For that we can thank the National Research Council (NRC) and its new 280-page Framework for K-12 Science Education, released on July 19. The framework comes with an illustrious pedigree. The National Research Council is an arm of the National Academies (Science-NAS; Engineering-NAE; and the Institute of Medicine). It appointed an 18-member committee of “experts in education and scientists” to draft the framework, and then shopped the draft to the members of the National Science Teachers Association, the American Association for the Advancement of Science, and the Council of State Science Supervisors. It released a public draft July a year ago.

With all that, one might think we would have a pretty good framework for K-12 science education. Indeed the framework comes packaged in some inspiring language. It depicts a future in which “Students, over multiple years of school, [will] actively engage in science and engineering practices and apply crosscutting concepts to deepen their understanding of each fields’ disciplinary core ideas.” This emphasis on depth comes in contrast to what the NRC laments is the current superficiality of K-12 science education which is “not organized systematically across multiple years of school, emphasizes discrete facts with a focus on breadth over depth, and does not provide students with engaging opportunities to experience how science is actually done.”

We’ve been here before. I grew up in the post-Sputnik era in which science education was the vital center of public schooling, and at least in my corner of Pittsburgh, there was nothing superficial about it. It had breadth and depth, and some capacity to inspire. I went to school in a pretty modest district, but it took science education seriously. There was something for everyone and the more capable students could finish high school with a solid grounding in lab-based physics, chemistry, biology, astronomy, and geology. And indeed math, without which one could make only limited headway in the other fields.
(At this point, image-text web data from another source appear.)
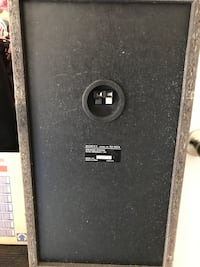 subwoofer Sony Germantown, 20874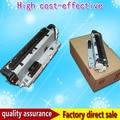 95% Original novo Fuser Unidade de Montagem Do Fusor para H * P 4250 4350 4240 RM1-1082 RM1-1083 de 110 V 220 V neutro PackingProtected por espuma
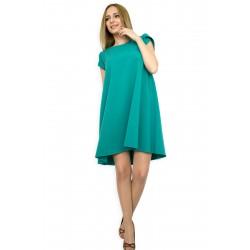 Разкроена изумрудено зелена рокля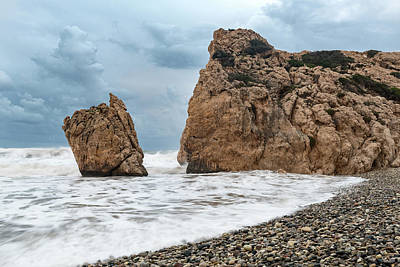 Wild Weather - Seascapes with windy waves. Rock of Aphrodite Paphos Cyprus by Michalakis Ppalis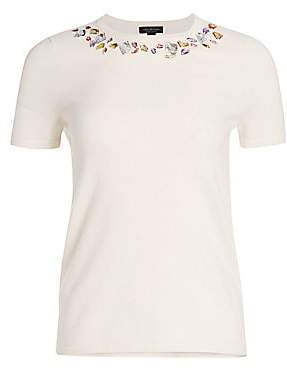 Saks Fifth Avenue Women's Collection Cashmere Embellished Short Sleeve Sweater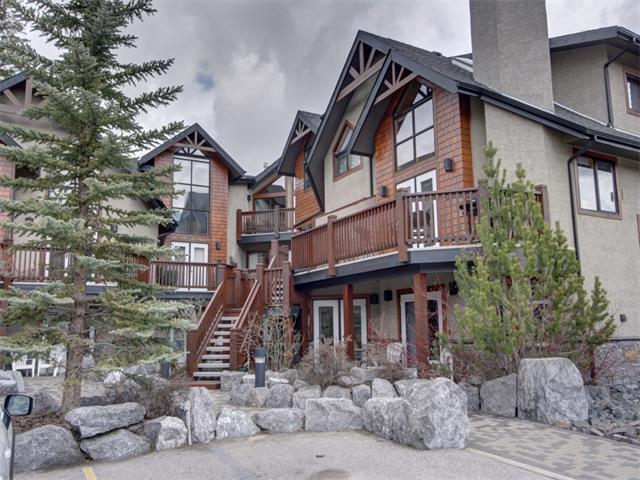 834 4th Street #104, Canmore, AB T1W 2H6 (#C4113675) :: Canmore & Banff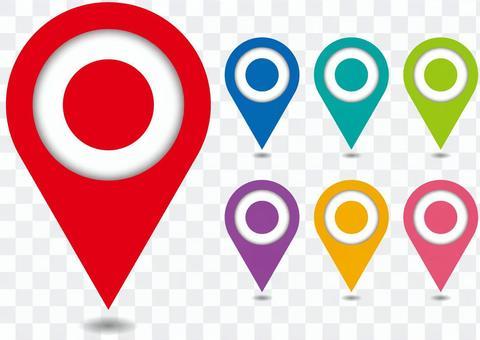 地圖地圖別針多彩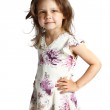 Beautiful little girl 5 years — Stock Photo #17599039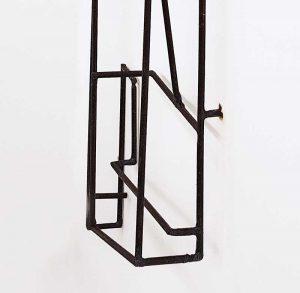 Charlotte-Amelia Paull - sculpture - Rhythm Piece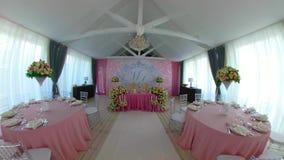 Зала банкета свадьбы видеоматериал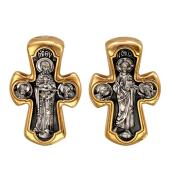 Крест с изображением Деисуса, на обороте Божия Матерь Никопея, серебро с позолотой и чернением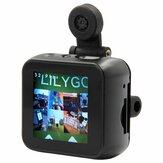 LILYGO® TTGO T-Watch-K210 ESP32 Chip AI Face Recognition Programming Bluetooth WiFi Module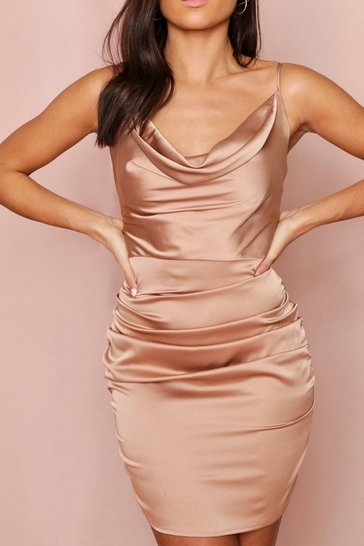 Taupe Satin Cowl Neck Ruched Side Dress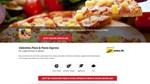 Valentino Pizza Lichtenrade
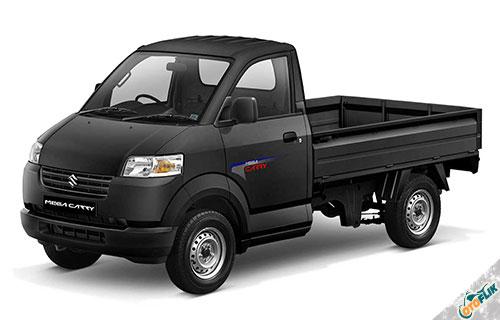 Suzuki APV Mega Pick Up FD Standard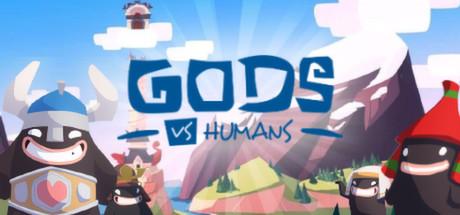 Gods vs Humans PC key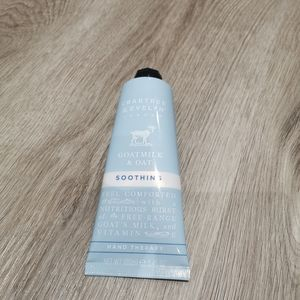 New Crabtree and evylin goatmilk and oat cream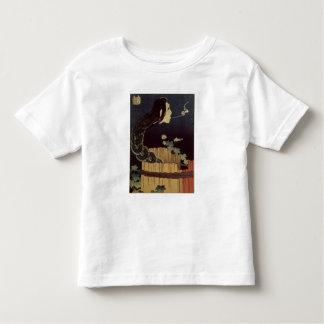 Japanese Ghost Toddler T-shirt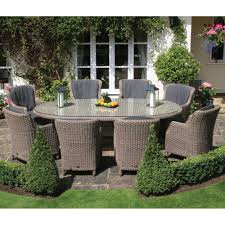 outdoor dining sets for 8. Patio 8 Person Outdoor Dining Cast Aluminum Set Metal Sets For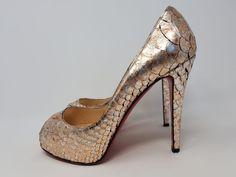773fc16a703 High Heel Hierarchy - Christian Louboutin Very Prive 120 Puthon Acid Silver  Peep Toe Heels 38
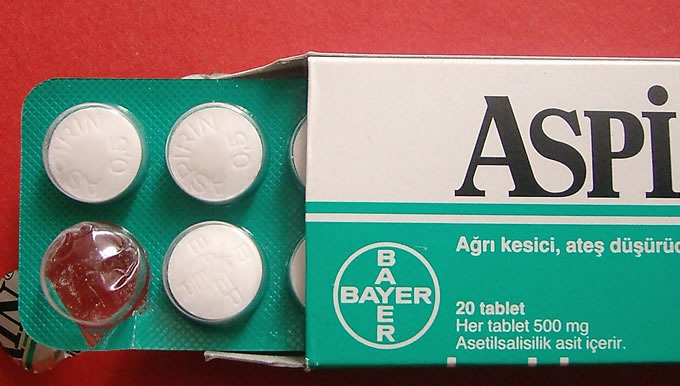 aspirin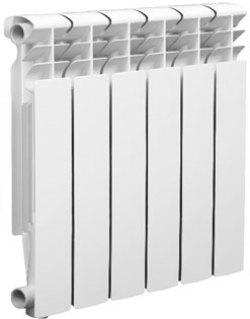 Биметаллический радиатор Оазис 500/80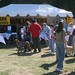 Bark in the Park 2006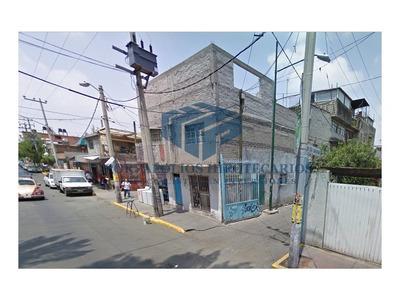 Casa En Agricola Pantitlan-iztacalco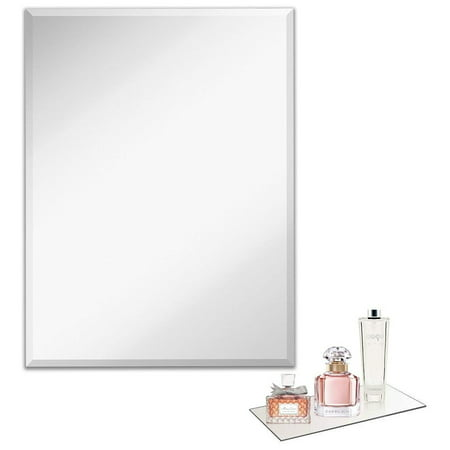 light in the dark silvertone large rectangular beveled wall-mounted mirror - silver - 24 x 36 inch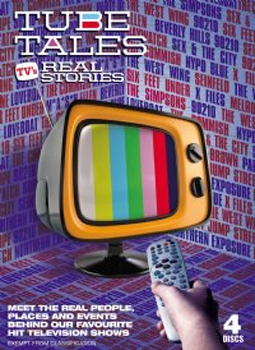 Tube Tales - TV's Real Stories (4 Disc Set) on DVD image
A New Kind of Quantitative Easing

But that seems to be the Achilles heel of new NRC framework. Perhaps the teachers on that 18-member commission prevailed with the counsel that our students just can’t be expected to master the quantitative side of things. As Ze’ev Wurman, a Palo Alto software engineer who has been a frequent critic of the “Common Core” standards in mathematics, puts it, the NRC “framework does not expect students to use any kind of analytical mathematics while studying science.” Wurman observes that the Framework for K-12 Science Education is thick with rhetoric praising the importance of mathematics but when it comes to expectations of students achieving some measure of actual competence, the drafters of the document turn tender:

…it only expects students by grade 12 to be competent in “recognizing,” “expressing,” and “using simple … mathematical expressions … to see if they make sense,” but not in actually solving science problems using mathematics. Its other suggestions include the use of computer programs and simulations, ability to analyze data using computer tools and spreadsheets, modeling, and describing systems using charts and graphs. But there is nothing about actually being able to model a system by its equations, or solve it using mathematical techniques. The framework also includes as one of its Cross Cutting Concepts something it calls Systems and System Models (p. 4-7), but there, yet again, it does not expect students to use mathematics for that modeling. Its models “can range in complexity from lists and simple sketches to detailed computer simulations or functioning prototypes,” but mathematics is left behind.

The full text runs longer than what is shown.